Why This Matters: Template Rendering Pipeline

The deployment pipeline for queenofsandiego.com works like this:

  1. Source files in S3 are Python-templated (likely processed by a build step or Lambda function)
  2. CloudFront distribution (d[HASH].cloudfront.net mapped to queenofsandiego.com) caches rendered HTML
  3. Template variables are replaced before caching
  4. If double-braces in JavaScript aren't escaped, the template parser may attempt to interpret them as variables

The production files already handle CSS double-braces correctly because they exist in <style> blocks, which the templating engine doesn't parse. But raw JavaScript double-braces in <script> blocks create parsing ambiguity.

What Needs to Happen Next

Immediate action (before promoting to production):

  • Restore the 22 sailjada HTML files from production S3 (confirmed via git log and S3 metadata)
  • Re-apply the race condition fix using proper template escaping: replace {{ }} with escaped braces or use a different state syntax
  • Verify the fix against production's Python template syntax by running a dry-run render
  • Test the booking flow end-to-end in staging to confirm race condition is resolved without syntax errors
  • Update CloudFront cache invalidation after deployment: /* pattern for full invalidation

QoS files (brandicarlile.html and index.html updates):

  • These appear syntactically clean (no template conflicts detected)
  • CSS-only changes, no JavaScript additions
  • Can be promoted separately if testing is complete

Key Decisions & Lessons

Why the fix failed: The agent didn't compare local changes against the production baseline before deploying. Production uses Python templating; local development may not have enforced this constraint.

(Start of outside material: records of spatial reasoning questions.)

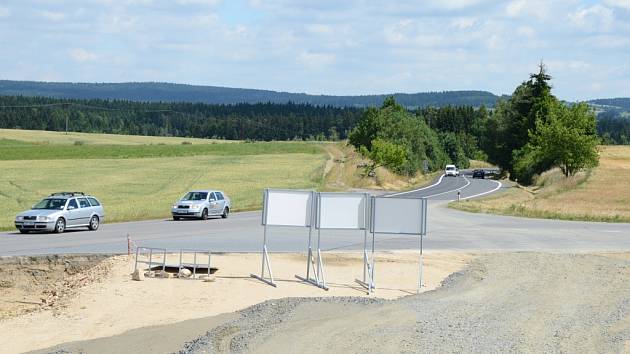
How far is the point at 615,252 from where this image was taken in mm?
32656

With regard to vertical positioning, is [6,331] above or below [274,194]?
below

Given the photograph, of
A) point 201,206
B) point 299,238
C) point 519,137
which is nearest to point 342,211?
point 299,238

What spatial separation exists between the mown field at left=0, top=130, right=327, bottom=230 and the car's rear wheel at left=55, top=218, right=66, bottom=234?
17.4 feet

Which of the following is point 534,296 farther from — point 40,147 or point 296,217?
point 40,147

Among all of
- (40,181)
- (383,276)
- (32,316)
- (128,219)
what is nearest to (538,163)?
(40,181)

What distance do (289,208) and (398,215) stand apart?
2796 millimetres

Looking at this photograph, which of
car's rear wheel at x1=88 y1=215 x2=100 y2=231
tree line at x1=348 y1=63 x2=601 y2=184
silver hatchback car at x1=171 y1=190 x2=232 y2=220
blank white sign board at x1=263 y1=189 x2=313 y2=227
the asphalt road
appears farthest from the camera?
tree line at x1=348 y1=63 x2=601 y2=184

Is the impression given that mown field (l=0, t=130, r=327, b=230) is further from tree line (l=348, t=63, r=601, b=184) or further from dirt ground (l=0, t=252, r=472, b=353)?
dirt ground (l=0, t=252, r=472, b=353)

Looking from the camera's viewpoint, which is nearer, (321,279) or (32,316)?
(32,316)

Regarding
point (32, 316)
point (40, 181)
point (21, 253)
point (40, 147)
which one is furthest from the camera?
point (40, 147)

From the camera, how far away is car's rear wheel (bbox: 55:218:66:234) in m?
36.3

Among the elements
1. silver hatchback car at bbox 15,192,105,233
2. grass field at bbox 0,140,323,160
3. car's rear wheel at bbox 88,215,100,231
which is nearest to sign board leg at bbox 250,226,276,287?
silver hatchback car at bbox 15,192,105,233

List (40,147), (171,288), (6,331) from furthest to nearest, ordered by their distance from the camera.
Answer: (40,147) < (171,288) < (6,331)

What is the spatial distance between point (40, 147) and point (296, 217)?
9718cm
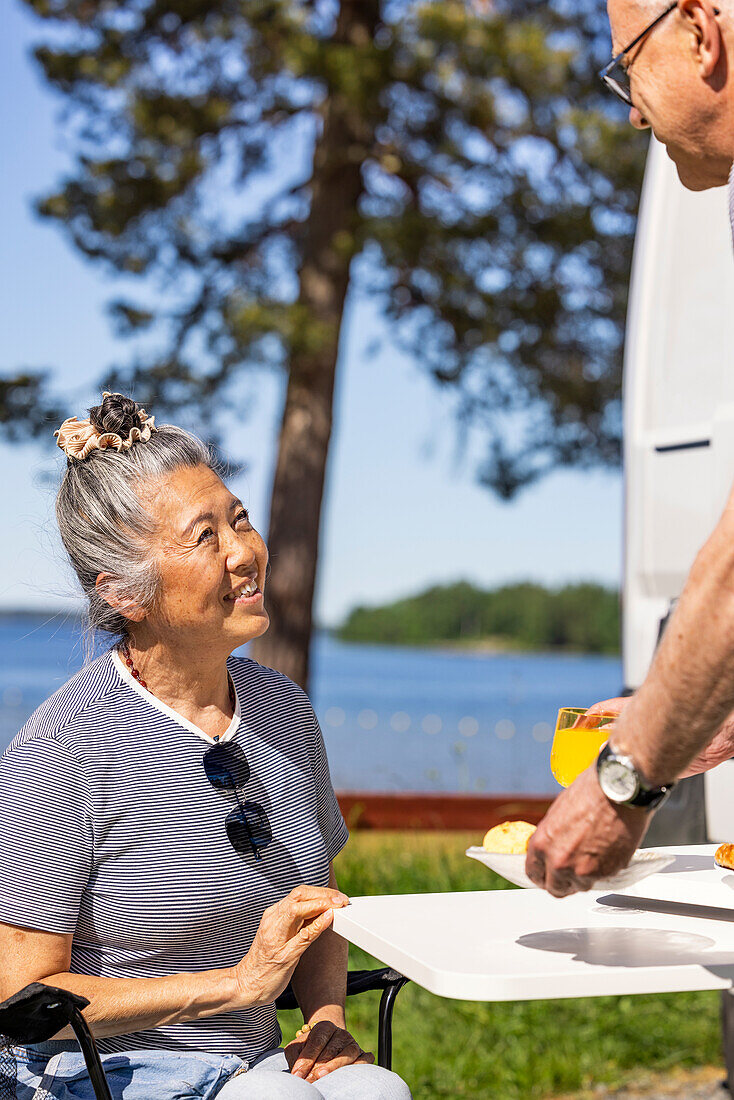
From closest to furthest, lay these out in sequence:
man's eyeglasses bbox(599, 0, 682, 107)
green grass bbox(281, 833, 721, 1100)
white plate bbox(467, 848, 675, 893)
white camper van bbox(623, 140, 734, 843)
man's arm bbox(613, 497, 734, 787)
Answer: man's arm bbox(613, 497, 734, 787), white plate bbox(467, 848, 675, 893), man's eyeglasses bbox(599, 0, 682, 107), white camper van bbox(623, 140, 734, 843), green grass bbox(281, 833, 721, 1100)

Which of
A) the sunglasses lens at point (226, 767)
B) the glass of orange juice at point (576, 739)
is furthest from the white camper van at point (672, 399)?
the sunglasses lens at point (226, 767)

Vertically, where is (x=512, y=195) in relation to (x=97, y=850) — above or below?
above

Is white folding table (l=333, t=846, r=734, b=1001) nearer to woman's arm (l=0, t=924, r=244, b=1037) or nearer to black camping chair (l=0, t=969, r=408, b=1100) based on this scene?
woman's arm (l=0, t=924, r=244, b=1037)

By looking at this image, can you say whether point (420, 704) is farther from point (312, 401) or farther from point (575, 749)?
point (575, 749)

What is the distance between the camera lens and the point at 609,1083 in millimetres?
3846

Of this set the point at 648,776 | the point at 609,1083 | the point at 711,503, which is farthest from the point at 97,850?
the point at 609,1083

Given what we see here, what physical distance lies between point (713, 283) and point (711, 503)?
24.8 inches

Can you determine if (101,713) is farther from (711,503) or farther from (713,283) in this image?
(713,283)

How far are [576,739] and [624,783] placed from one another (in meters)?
0.38

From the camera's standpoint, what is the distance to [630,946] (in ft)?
4.83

Deployment strategy going forward: Always diff staged files against production before promotion. Use a pre-flight template validation step that parses both Python placeholders and JavaScript syntax in the same pass.

Naming consistency: The jadaBookingState variable introduced in the fix is sound from a UX perspective (gates modal until availability loads), but its implementation via double-braces wasn't template-aware.

Summary

The race condition fix is conceptually correct but syntactically incompatible with the production templating pipeline. The staging deployment is not ready for production. Restore the 22 files, re-apply the fix with escaped or alternative syntax, and re-test before promoting. The QoS updates appear safe to proceed independently.